### [Travail à faire]
1. Dans la tribune sur le revenu universel, reprenez le passage qui commence aux mots « Tribune de Pierre » et s'arrête après « une solution miracle. », en remplaçant « confinement » par « crise sanitaire ».
2. Poursuivez la tribune sur le revenu universel en enchaînant après sa dernière phrase.

=== Extrait du document ===

Tribune de Pierre Madec, économiste à l’Observatoire Français des Conjonctures Économiques

Selon les estimations de l’OFCE, les 8 semaines de confinement devraient amputer le revenu disponible des ménages de 11 milliards d’euros, soit 380 euros par ménage. A titre de comparaison, cette perte est équivalente à l’ensemble des gains de pouvoir d’achat engendré en 2019 par la baisse de la taxe d’habitation, la défiscalisation des heures supplémentaires ou encore des revalorisations de la prime d’activité. Dès lors, la mise en place d’un revenu, que l’on pourrait qualifier d’universel, qui permettrait d’éviter, en cas de crise, ces fluctuations extraordinaires du revenu des ménages se pose légitimement. Problème ? Sauf à y consacrer un budget lui aussi extraordinaire, un tel revenu ne saurait être une solution miracle.

Un revenu universel, qu’est-ce que c’est ? Un revenu individuel, autrement dit, qui ne tient pas compte de la composition familiale, versé sans condition de ressources ni – évidemment d’activité, ce qui exclut de fait le « revenu universel d’activité » (RUA) proposé il y a quelques mois par le Président de la République.

=== Entrées extraites ===

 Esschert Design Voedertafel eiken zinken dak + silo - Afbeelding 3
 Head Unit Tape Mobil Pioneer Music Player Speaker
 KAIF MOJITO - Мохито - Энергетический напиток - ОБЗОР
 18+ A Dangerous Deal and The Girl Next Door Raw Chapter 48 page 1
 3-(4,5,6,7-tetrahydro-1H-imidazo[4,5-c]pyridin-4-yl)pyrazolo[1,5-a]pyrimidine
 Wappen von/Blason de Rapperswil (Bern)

===
=== Entrées extraites ===

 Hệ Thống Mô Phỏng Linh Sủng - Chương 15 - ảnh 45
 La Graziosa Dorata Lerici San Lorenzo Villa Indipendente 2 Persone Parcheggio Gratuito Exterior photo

===
=== Entrées extraites ===

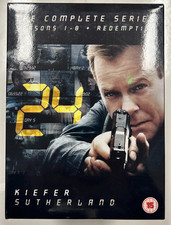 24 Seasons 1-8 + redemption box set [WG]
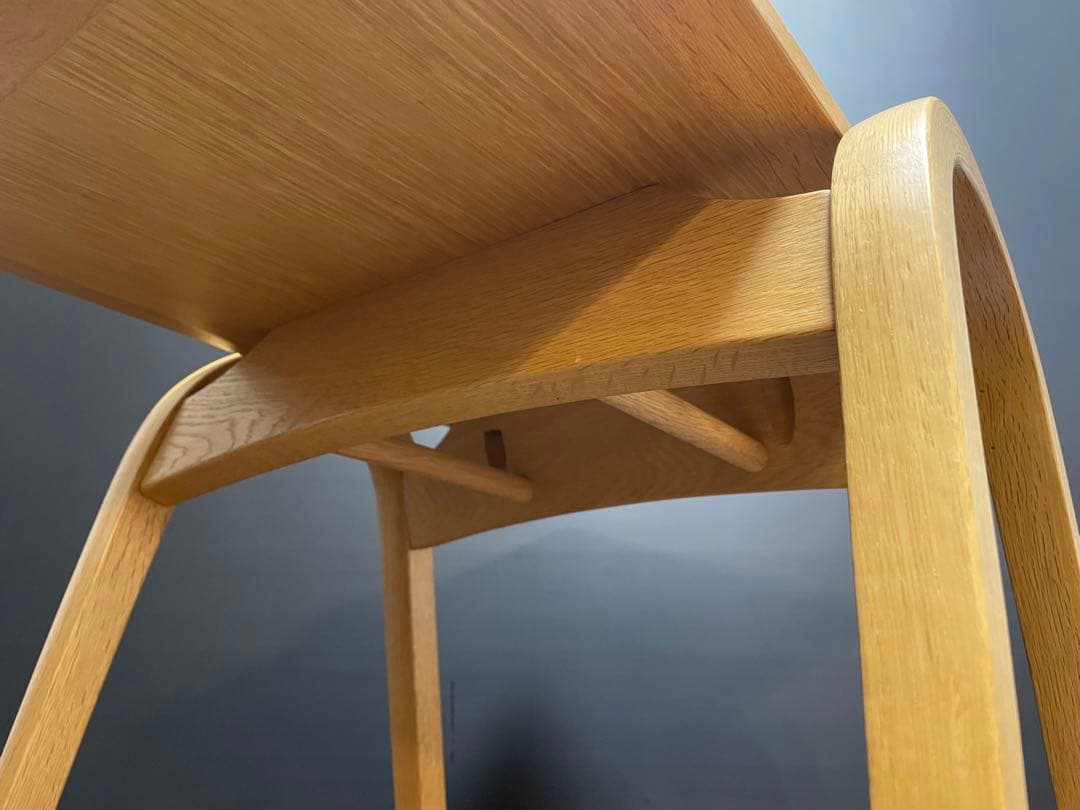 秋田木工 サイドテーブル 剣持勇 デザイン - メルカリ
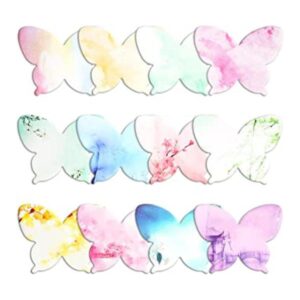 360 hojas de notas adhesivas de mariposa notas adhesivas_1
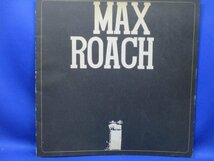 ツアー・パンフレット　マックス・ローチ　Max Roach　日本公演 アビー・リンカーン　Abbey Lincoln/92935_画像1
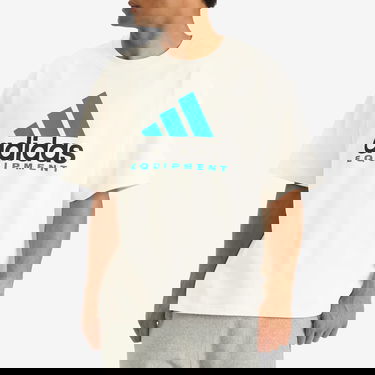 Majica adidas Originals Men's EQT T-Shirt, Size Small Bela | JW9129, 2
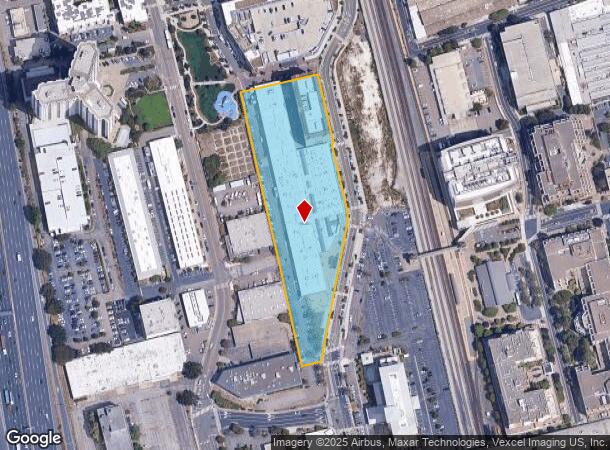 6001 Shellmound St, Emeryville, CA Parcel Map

===

### [Corrigé]
1.
Tribune de Pierre Madec, économiste à l’Observatoire Français des Conjonctures Économiques

Selon les estimations de l’OFCE, les 8 semaines de crise sanitaire devraient amputer le revenu disponible des ménages de 11 milliards d’euros, soit 380 euros par ménage. A titre de comparaison, cette perte est équivalente à l’ensemble des gains de pouvoir d’achat engendré en 2019 par la baisse de la taxe d’habitation, la défiscalisation des heures supplémentaires ou encore des revalorisations de la prime d’activité. Dès lors, la mise en place d’un revenu, que l’on pourrait qualifier d’universel, qui permettrait d’éviter, en cas de crise, ces fluctuations extraordinaires du revenu des ménages se pose légitimement. Problème ? Sauf à y consacrer un budget lui aussi extraordinaire, un tel revenu ne saurait être une solution miracle.

2.
Le financement d’un tel revenu ne pourrait se faire s’en accroître très fortement les impôts. Dès lors, dans le cas d’une crise comme celle que nous traversons, les citoyens victimes d’une baisse massive de leur revenu serait assurés de percevoir a minima le revenu de base. Sur le papier, l’idée est attrayante. Dans les faits, elle ne serait qu’une réponse partielle à la baisse de revenu enregistrée aujourd’hui par les ménages, notamment en France. Le système de protection sociale français, associé aux mesures d’urgences, telles que l’élargissement du chômage partiel ou la création d’un fonds de solidarité pour les indépendants, dont les indemnités peuvent atteindre 1500 euros, protègent plutôt efficacement les travailleurs notamment les plus modestes.

En réalité, les « perdants » de la crise sont principalement : les travailleurs précaires (exclus du marché du travail du fait de la crise), les jeunes (non éligibles au RSA et aux contrats souvent très courts) et les familles les plus précaires (qui, du fait de la crise, ont accusé une hausse de leurs dépenses, notamment alimentaires, sans ajustement équivalent du niveau de leurs prestations sociales).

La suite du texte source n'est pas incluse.